## Tasks:
(A) From the passage on home retrofitting, output the section that begins at the words containing "The timing seems" and ends after "go from there?", without any changes.
(B) Write the next portion of the passage on home retrofitting, starting right after its final sentence.

---------- Excerpted passage ----------

When a member of your family is sick, you probably call the doctor. But what about when your home is sick? Who ya gonna call? Ghostbusters is probably not an option, but invisible house issues need to be dealt with.

A house might be considered “sick” if it never seems warm enough, cool enough or maybe has utility bills that are sky high.

That’s when you want to call in a specialist in sustainable home retrofitting. It’s a relatively new field, although bits and pieces of the industry have been around for a while, just not under one roof, so to speak.

Mike Rogers, senior vice president of GreenHomes America in Syracuse, N.Y. and Irvine, Ca., calls it one-stop shopping. And more and more companies are emerging that can handle the multitude of tasks required for a full home retrofit.

The timing seems right. In addition to advising clients, these “home performance” companies install systems such as solar panels and high efficiency furnaces that qualify for handsome tax rebates under the stimulus bill just passed by Congress.

Getting Started

Third party/independent energy audits or assessments can be a good starting point, says Rogers. But once the auditor has made his or her recommendations, where does the homeowner go from there?

---------- Collected material ----------

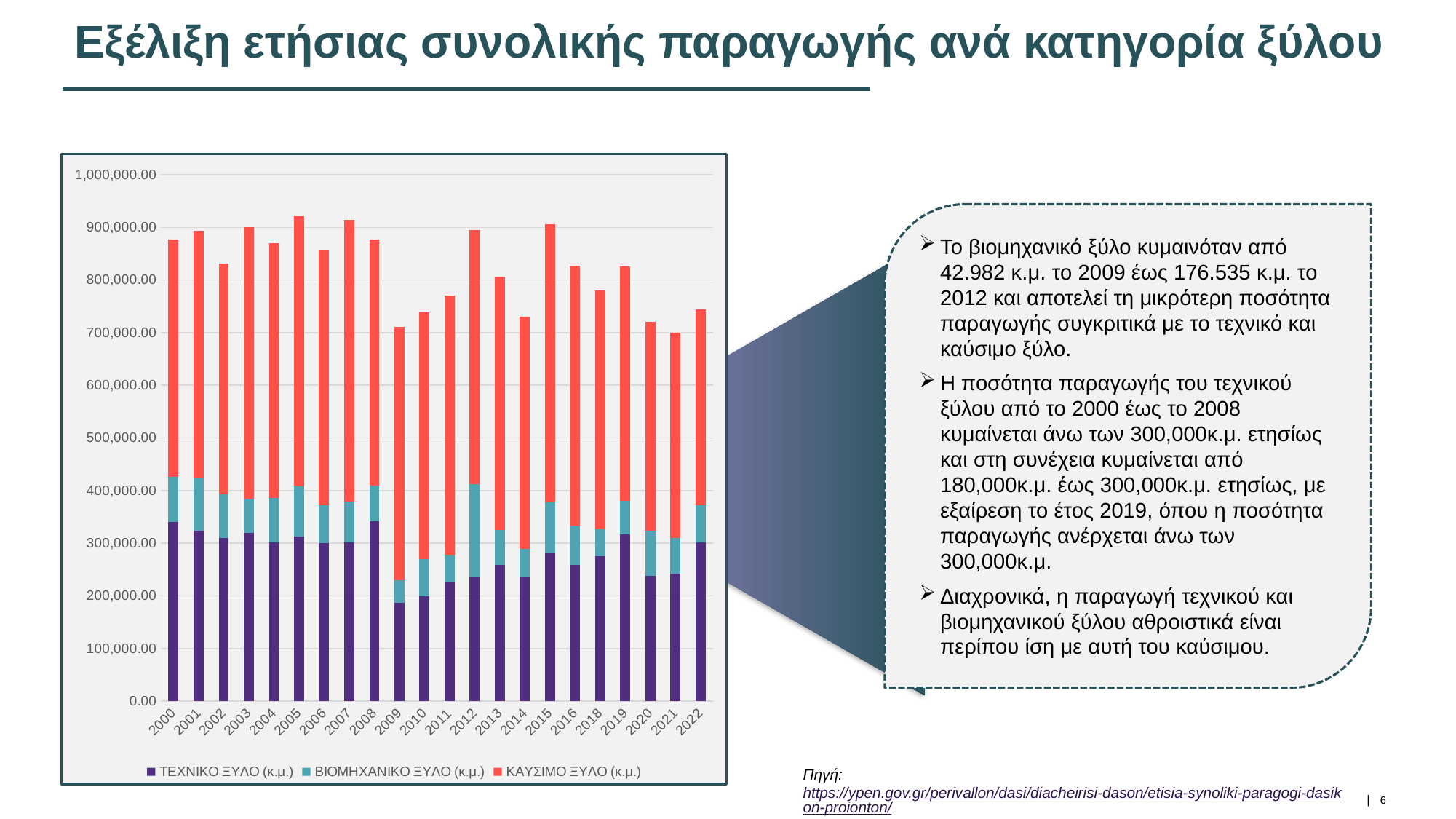
Which series is shown in red in the chart? ΚΑΥΣΙΜΟ ΞΥΛΟ (κ.μ.) What is the title of the slide containing the chart? Εξέλιξη ετήσιας συνολικής παραγωγής ανά κατηγορία ξύλου Is the value of ΤΕΧΝΙΚΟ ΞΥΛΟ (κ.μ.) for 2009 greater or less than 200,000.00? less Which year has the larger total stacked value, 2000 or 2009? 2000 Which year has the larger ΤΕΧΝΙΚΟ ΞΥΛΟ (κ.μ.) value, 2008 or 2010? 2008 Is the total stacked value for 2005 greater or less than 900,000.00? greater Does the total stacked value rise or fall from 2008 to 2009? fall What kind of chart is shown on the slide? Stacked bar chart How many years are shown on the x axis of the chart? 22 How many series does the chart legend list? 3 Is the value of ΤΕΧΝΙΚΟ ΞΥΛΟ (κ.μ.) for 2000 greater or less than 300,000.00? greater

----------

## Expected responses:
(A)
The timing seems right. In addition to advising clients, these “home performance” companies install systems such as solar panels and high efficiency furnaces that qualify for handsome tax rebates under the stimulus bill just passed by Congress.

Getting Started

Third party/independent energy audits or assessments can be a good starting point, says Rogers. But once the auditor has made his or her recommendations, where does the homeowner go from there?

(B)
“An assessment might recommend three different repairs involving three different trades. The homeowner must then go through the process of taking bids. And then how do you know which contractor is the best for the job?” says Rogers, who onced worked for the Environmental Protection Agency and helped create the EPA’s Home Performance with ENERGY STAR program.

His company provides the solution by working through the entire process, from assessment through installation, much like a remodeling contractor would, but with the emphasis on energy systems.

Matt Golden, founder of Sustainable Spaces, a home performance testing and retrofitting company in San Francisco, operates under a similar business model.

His company takes what the founder calls “a holistic approach” to home improvements, looking at the entire building before embarking on energy efficient repairs which they do themselves.